**PASSAGE FOURNI**
^^^^^^^^

2 L’homme, mesure du créé

Si Dieu s’engage dans la création, et si c’est l’Incarnation qui nous dévoile cet engagement, alors l’homme est invité à oser croire que tout ce qui a été créé est à sa mesure, même lorsqu’il s’en trouve dépassé de toute part.

La querelle médiévale sur la question du commencement du temps en est l’illustration : sans doute la raison humaine ne peu-telle trouver nulle assurance que le monde a commencé. Elle ne le peut, parce que la création dit avant tout la relation au Créateur de la créature, la participation de l’être, et pas du tout le passage d’un état (fût-ce celui de ne pas être) à un autre21. Mais la foi enseigne ce commencement. Cet article de foi a son importance : il garantit qu’il y a une cohérence du temps. Le temps a un commencement et une fin entre lesquels quelque chose se produit, il n’est pas la perpétuelle répétition de cycles immuables. L’affirmation de foi du commencement du temps permet de croire que Jésus est le pivot de l’histoire, qu’il récapitule le temps de son commencement à sa fin.

Le temps a une cohérence dont l’histoire spirituelle des hommes, leur lien avec le Christ, Jésus de Nazareth, mort et ressuscité, est le secret. Nous sommes loin des imaginations bouddhiques où des millions de millions d’années s’ouvrent à tout instant. Pour nous qui vivons dans la représentation d’un temps cosmique extrêmement long, ce point est décisif. L’Incarnation nous assure que le temps des hommes est celui par lequel le temps cosmique trouve sa consistance. Plus exactement, mieux que du temps des hommes, il s’agit du temps de Dieu dans les hommes. Ce n’est pas tout à fait le temps que les hommes mesurent à l’aide du cosmos, c’est le temps de leurs lenteurs et de leurs progrès spirituels,

La science contemporaine, nous le savons, enregistre le fait que l’homme est l’observateur du cosmos. L’homme ne sait pas ce qu’est connaître le cosmos de l’extérieur de celui-ci. Souvent il s’en donne l’illusion, mais les scientifiques savent qu’ils ne connaissent le cosmos qu’en étant partie prenante de sa vie, de son évolution. Mais d’où l’homme tire-t-il la certitude que cette connaissance-là est importante et pour lui et pour le cosmos ? D’où sait-il que ce point de vue limité vaut la peine d’être promu, alors même d’ailleurs que, nous l’avons rappelé, ses conséquences peuvent sembler très néfastes pour les cosmos ?

Saint Thomas n’a pas hésité à reconnaître et à décrire même l’hiatus entre la connaissance scientifique avec la représentation qu’elle rend possible et la foi. Mais il a affirmé avec tranquillité d’esprit que ce hiatus ne pouvait être contradiction puisque le Dieu qui révèle est le Dieu créateur. Cette confiance radicale lui a permis de laisser à la science sa liberté tout en l’appelant à sa plus haute rigueur, en lui apprenant, à elle aussi, à regarder ce qu’elle peut voir sans confondre les hypothèses et les certitudes.

^^^^^^^^

**ENTRÉES EXTRAITES**
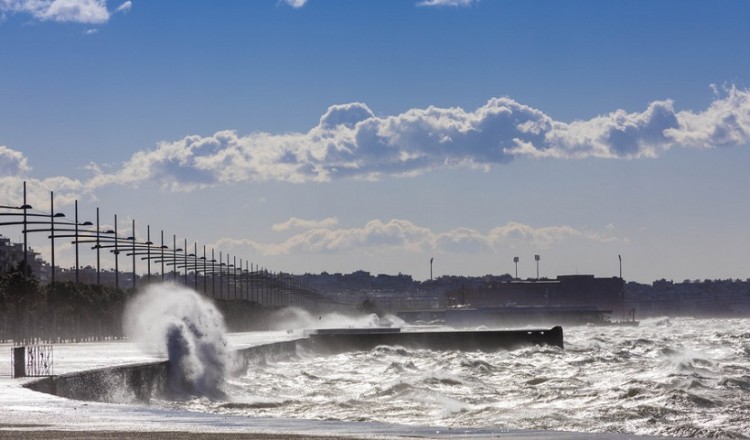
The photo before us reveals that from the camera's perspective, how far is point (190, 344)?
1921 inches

^^^^^^^^

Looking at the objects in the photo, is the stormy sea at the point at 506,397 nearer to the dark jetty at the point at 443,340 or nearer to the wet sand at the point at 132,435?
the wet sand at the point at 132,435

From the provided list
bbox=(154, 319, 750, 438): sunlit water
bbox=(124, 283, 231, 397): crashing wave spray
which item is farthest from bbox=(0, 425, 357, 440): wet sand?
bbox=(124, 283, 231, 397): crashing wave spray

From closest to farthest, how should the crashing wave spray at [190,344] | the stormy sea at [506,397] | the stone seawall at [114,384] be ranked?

^^^^^^^^

**OBJECTIF DE L'EXERCICE**
Prolongez le passage sur l'homme comme mesure du créé en reprenant juste après sa dernière phrase.

**RÉSULTAT ATTENDU**
Notre époque connaît aussi la tentation et la difficulté de faire coïncider discours de foi et discours scientifique. Il est sans aucun doute possible de préciser les contours d’un concept de création apte à décrire l’acte créateur, la Tradition de l’Église l’atteste. Pour cela, nous l’avons vu, il faut renoncer à bien des représentations imaginatives. Saint Thomas, en particulier, a montré les possibilités de la réflexion métaphysique. Mais le propos doit être exactement situé : les questions de la Ia Pars consacrées au Créateur cherchent, à notre avis, moins à tout dire de ce qu’un chrétien peut en dire, qu’à faire dire par la raison, sans jamais la quitter, ce qu’elle peut dire par elle-même du contenu de la foi. Cet effort permet à l’homme d’adhérer à partir de lui-même à son être de créature, de consentir à sa radicale dépendance à partir de l’autonomie si réelle qui lui est donnée. Une telle manière de procéder laisse d’un côté la place à une recherche scientifique qui décrit ce qu’elle voit et de l’autre ouvre l’espace à la contemplation théologique qui s’émerveille des harmoniques du mystère de la création avec celui de la rédemption.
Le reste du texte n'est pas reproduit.